Supreme Court of New Hampshire Strafford
Dec 1, 1897
69 N.H. 216 (N.H. 1897)


Decided December, 1897.

A compounding of a public misdemeanor by a private individual is an indictable offence at common law. The agreement not to prosecute for a consideration constitutes the offence; and the party may be convicted though no offence liable to a penalty has been committed by the person from whom the consideration is received. Ignorance of a fact may sometimes be taken as evidence of a want of criminal intent, but not ignorance of the law.

INDICTMENT, charging that the defendant, on the second day of September, 1897, at, etc., "with force and arms, under color and pretence that one Frank E. Fernald had committed an offence against the statutes of this state relating to the sale of spirituous liquors, in this, that the said Frank E. Fernald had before that time, to wit, on the twenty-ninth day of March, eighteen hundred and ninety-seven, not being an agent of any town for the purpose of selling spirit, sold to one whose name he would not reveal, one quart of spirituous liquor, contrary to the form of the statutes in such case made and provided, unlawfully and for the sake of wicked gain, and without the order and consent of the attorney-general of said state, did make composition with the said Frank E. Fernald, and exact and take of him the sum of thirty dollars for forbearing to prosecute for said supposed offence, to the great hindrance, of public justice, and against the peace and dignity of the state." Verdict, guilty.

The defendant moved to quash the indictment because it described the offence for which he made composition with said Fernald as a "supposed" offence. The motion was overruled, and the defendant excepted.

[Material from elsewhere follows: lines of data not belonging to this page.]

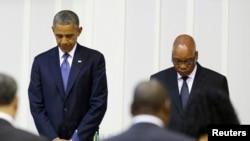 President wa Reta Zunze Ubumwe Za Anmerika, Barack Obama,a ri mu monota w'agacerere, mu mugambi wo kwifatanya na Nelson Mandela, igihe yar'agiye gusangira na president Jacob Zuma pauses kw'igenekerezo rya 29 z'ukwezi kwa gatandatu. REUTERS/Jason Reed (S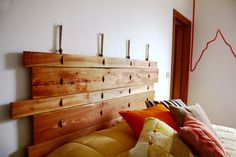 Letto low cost con la testiera fai da te - Cose di Casa Handmade Headboards, Ideas Geniales, Reuse Recycle, Interior Exterior, Wood Pallets, Pallet Wood, Design Your Own, Interior Inspiration, Diy And Crafts
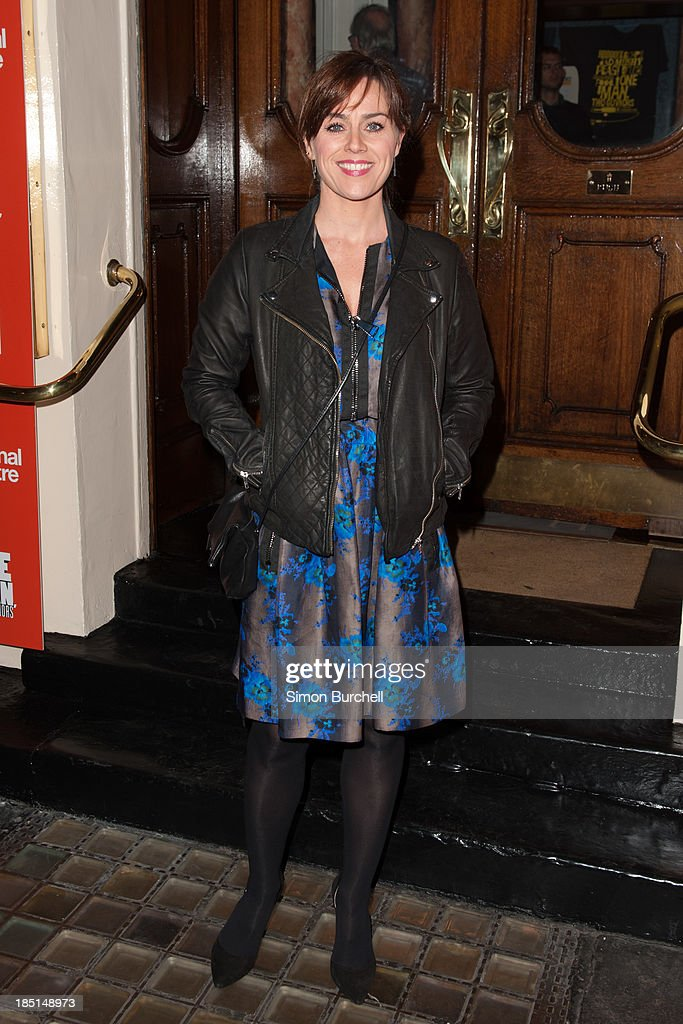 <a gi-track='captionPersonalityLinkClicked' href=/galleries/search?phrase=Jill+Halfpenny&family=editorial&specificpeople=217486 ng-click='$event.stopPropagation()'>Jill Halfpenny</a> attends the press night for the new cast of 'One Man, Two Guvnors' at Theatre Royal on October 17, 2013 in London, England.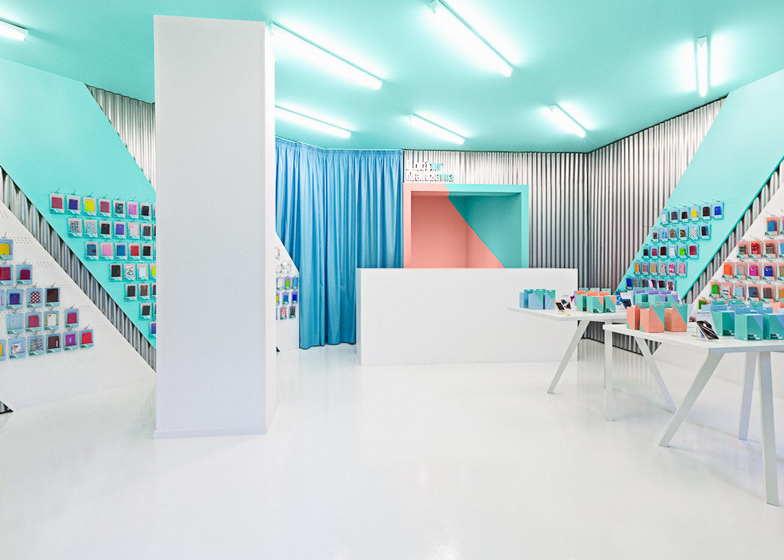 Doctor-Manzana-colourful-gadget-shop-interior-by-Masquespacio_dezeen_ss_2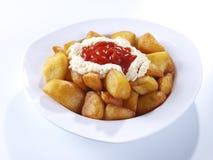 Patatas fritas picantes calientes del â de Patatas Bravas Foto de archivo libre de regalías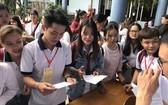 本市徵女王高中學校學生在參加課外活動。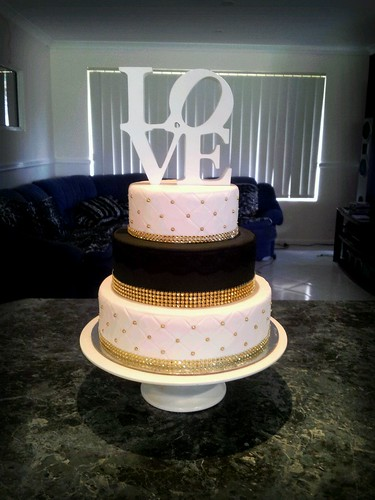 Love Gold Black And White Wedding Cake Helen Flickr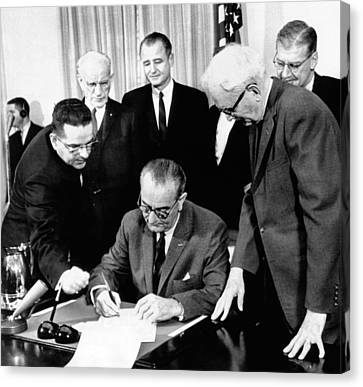 President Lyndon Johnson Signs The 24th Canvas Print by Everett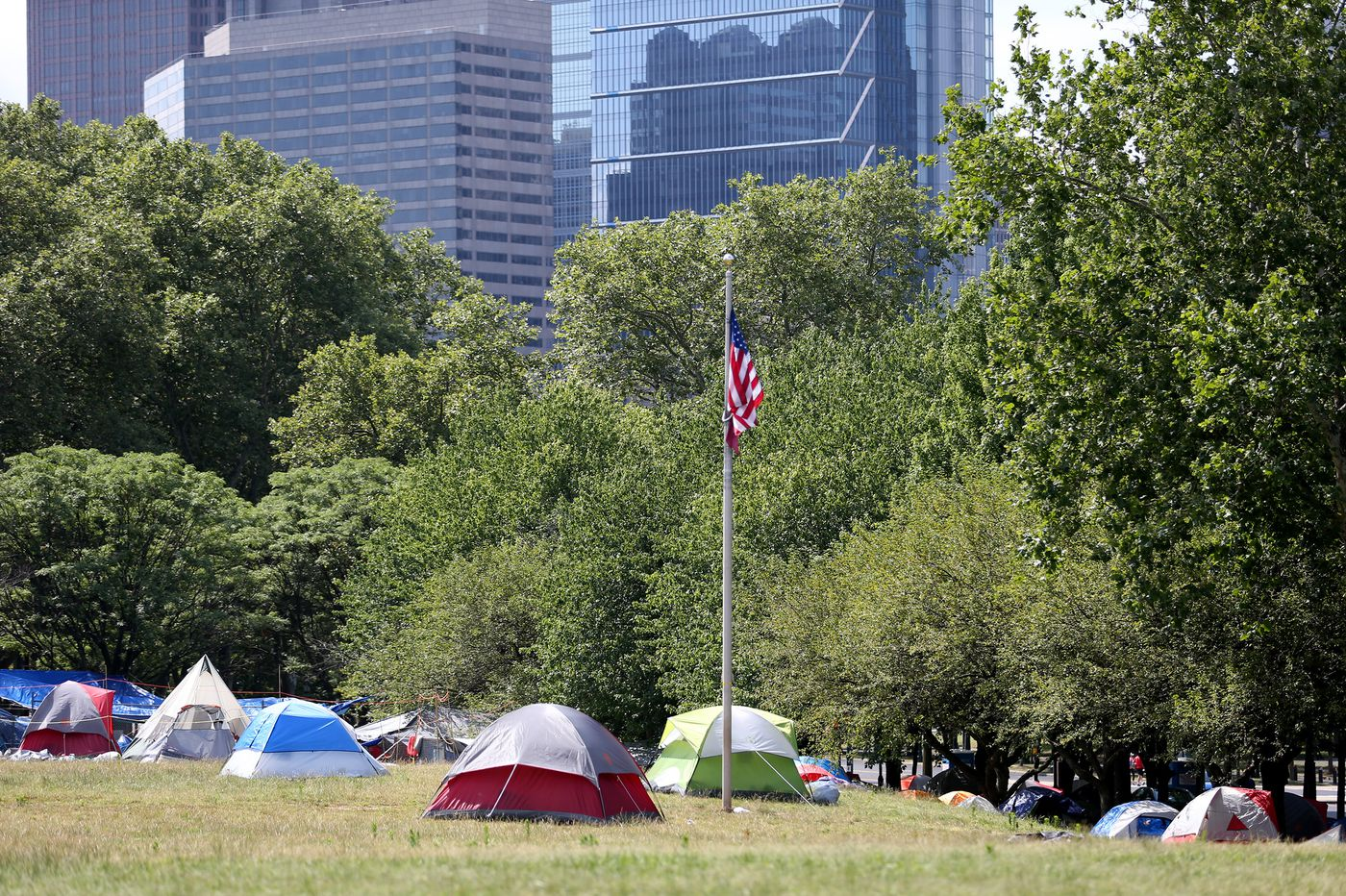 Philly says it's close to a deal to end the homeless encampment on Benjamin Franklin Parkway
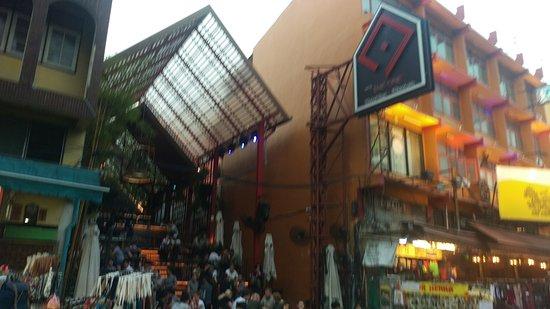 The One At Khaosan: Entrance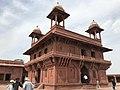 Diwan-i-Khas,(The Jewel House), Fatehpur Sikri, Agra.jpg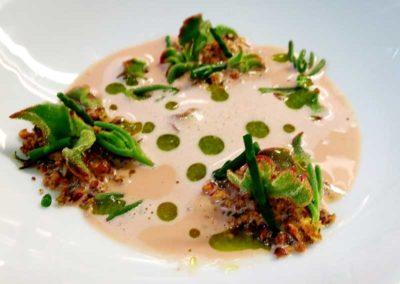 crema-de-crustáceos-de-tierra-y-halófilas-con-picada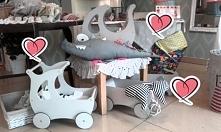 Drewniane ekologiczne wózeczki dla lalek i nie tylko od OLOKAGRUPPE..  Wymiary: dł.49 x wys.49 x szer.29 cm  Zapraszamy!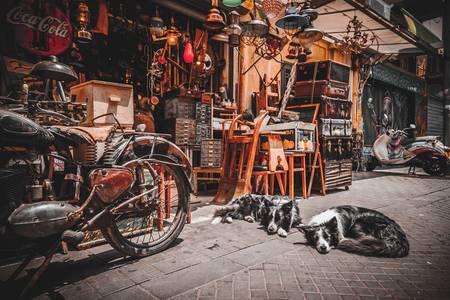 Rommelmarkt in de oude stad van Jaffa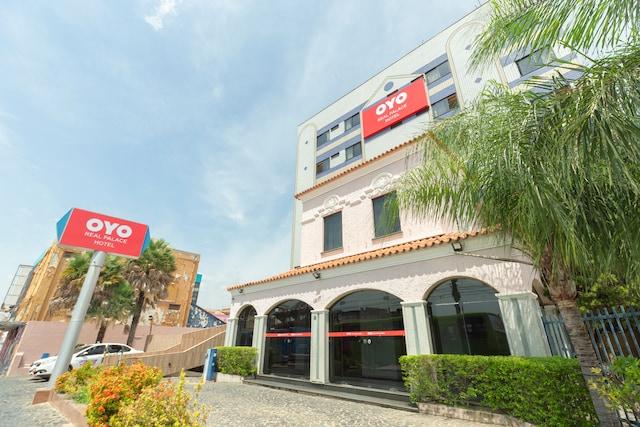 OYO Real Palace Hotel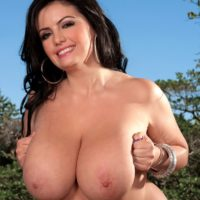 Hefty jugged brunette Arianna Sinn plays with her hard nipples after getting nude on a patio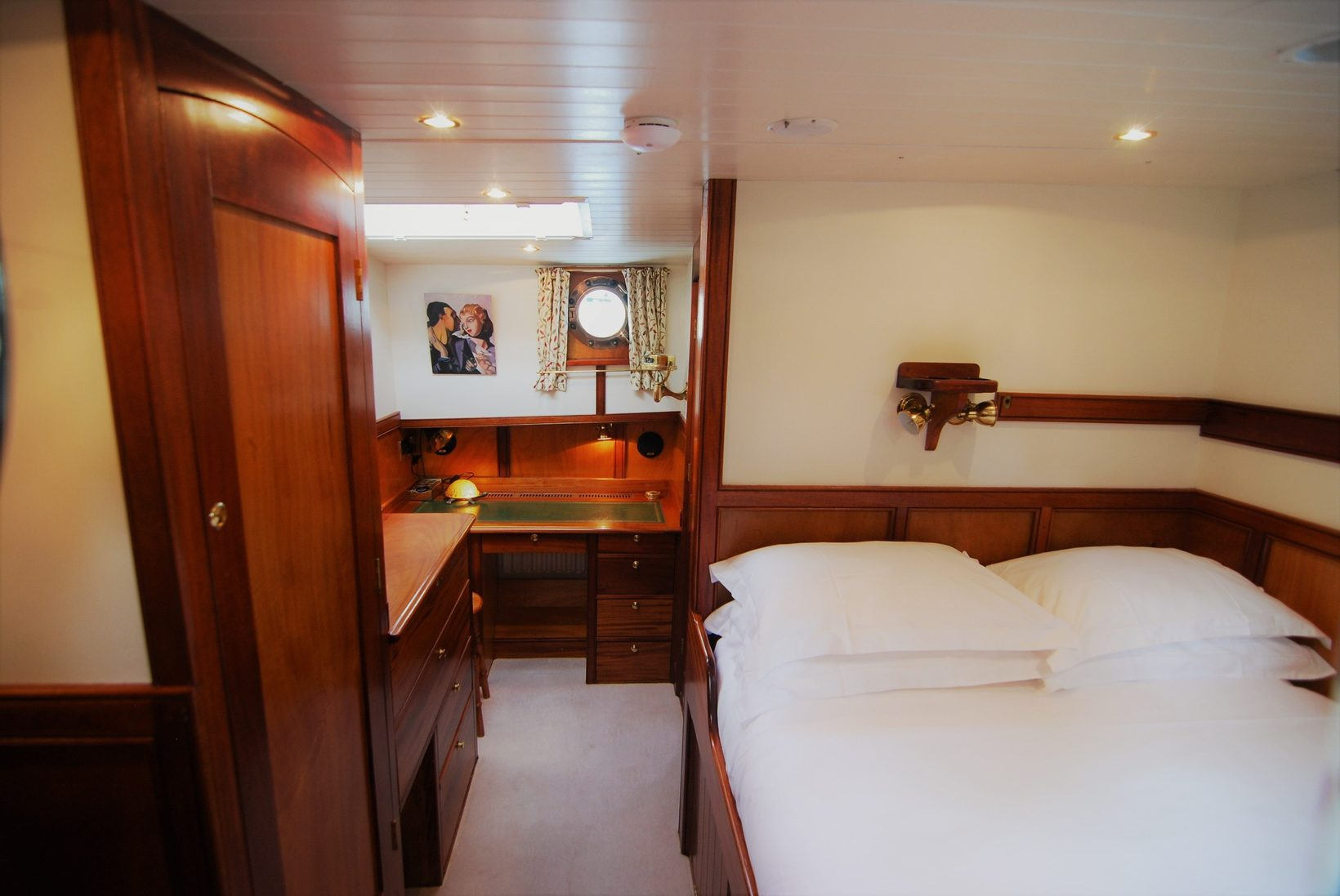 Master Cabin With En-Suite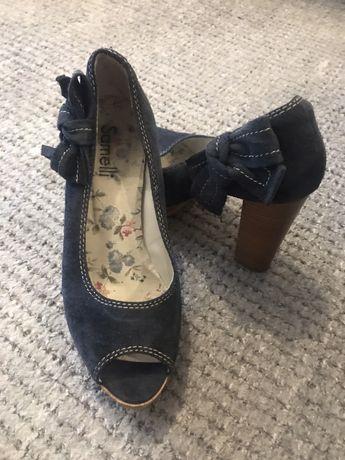 Sapatos Samelli abertos a frente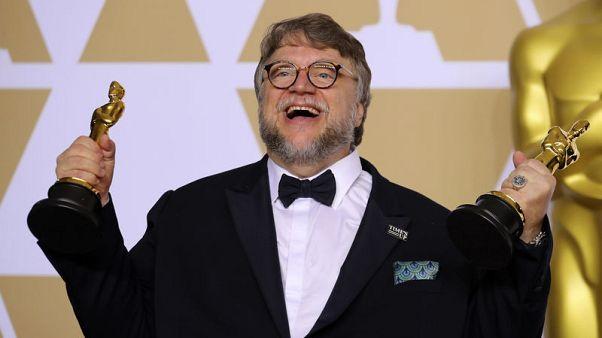 فيلم (ذا شيب أوف ووتر) يفوز بجائزة أوسكار أفضل فيلم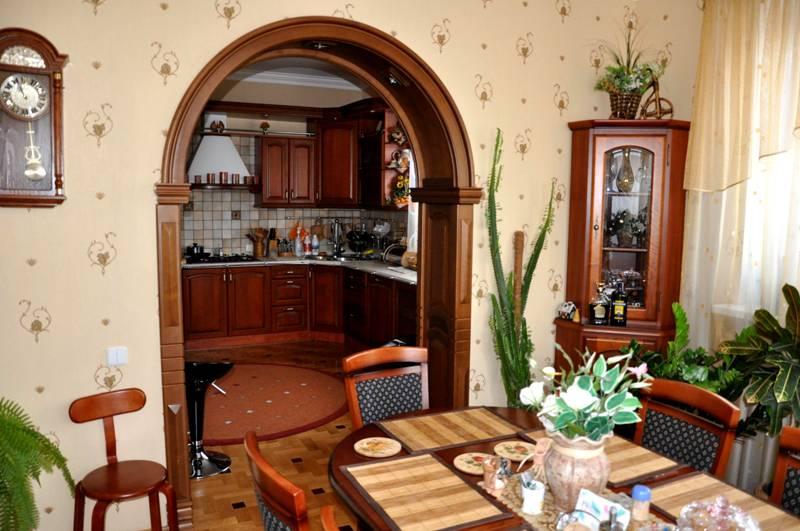 Следует предусмотреть защиту материала арки от повышенной влажности и оседающего на кухне жира. Покрытие лаком - удачная идея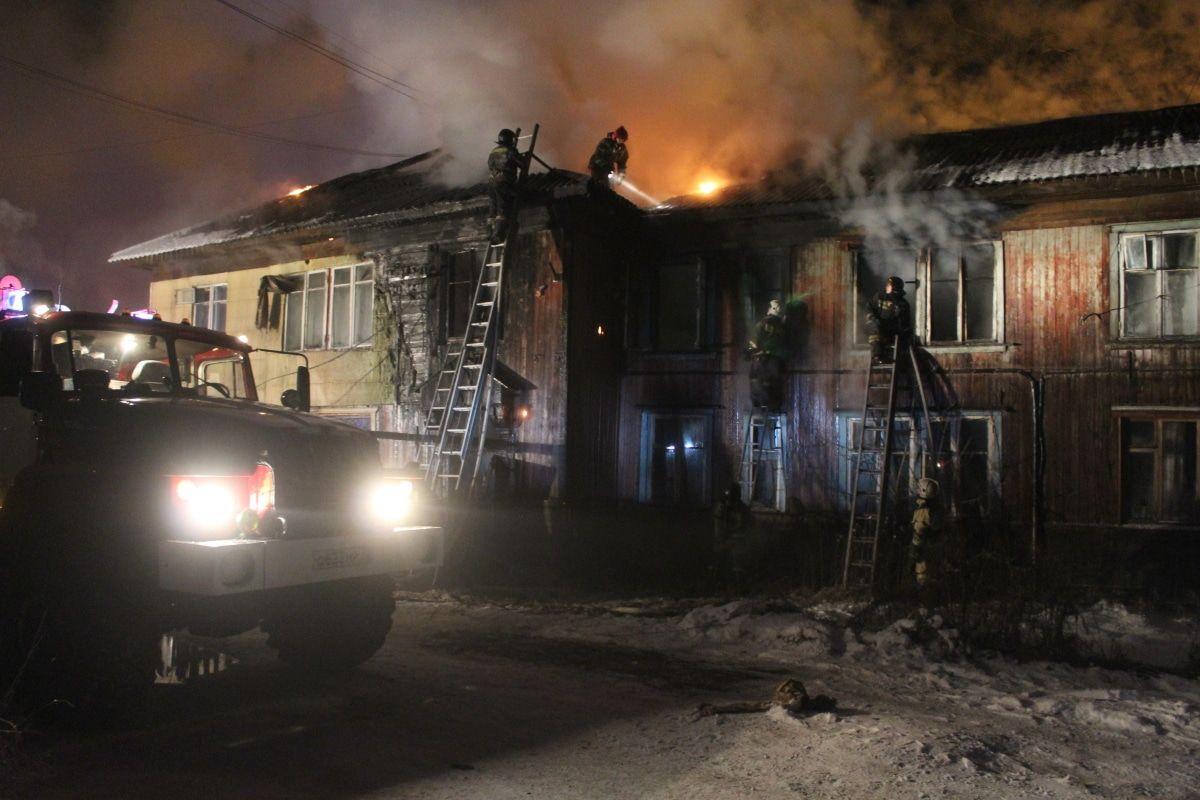 Ночью в Томске произошел крупный пожар на Первомайской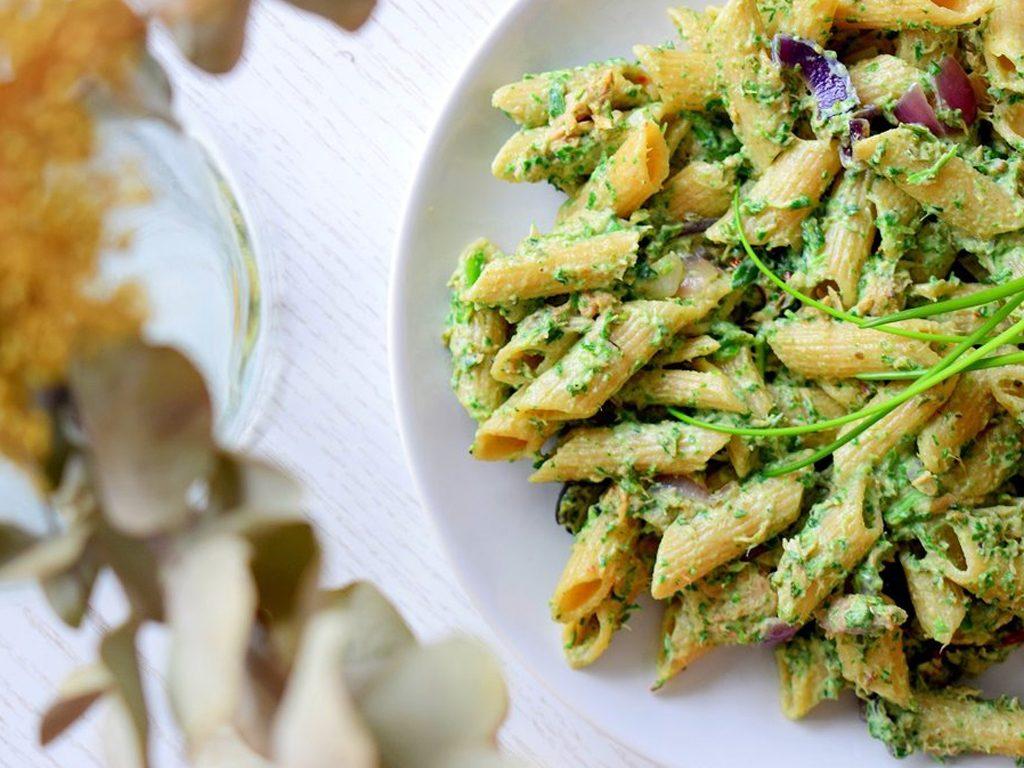 Pasta met een saus van spinazie en ricotta | Healthy Wanderlust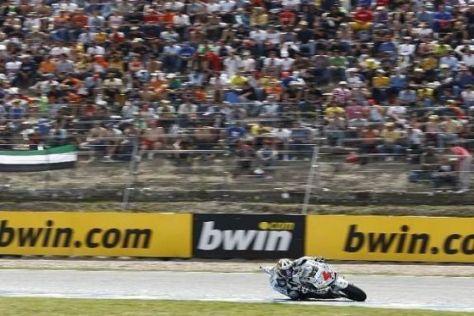 Über 120.000 Fans feuern die Piloten entlang der Rennstrecke von Jerez an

It appeared from the evidence for the state that on August 31, 1897, the defendant went to Fernald and informed him that he had a case against him for the illegal sale of liquor; that the defendant read the law to Fernald and told him if he would settle it would save him a good many dollars; that for thirty dollars he would destroy the evidence, which was a bottle of liquor; that he would prosecute unless thirty dollars was paid, and the fine would be fifty dollars and the costs twenty-five dollars; that subsequently Fernald paid him thirty dollars as demanded, and that thereupon the defendant turned the liquor into the sink, gave Fernald the bottle, and wrote and delivered to him a paper as follows: "Milton, N.H. Sept. 2, 1897. This is to certify that I promise to withdraw all further action against Frank E. Fernald for illegal sale of liquor March 29, 1897. F. E. Carver."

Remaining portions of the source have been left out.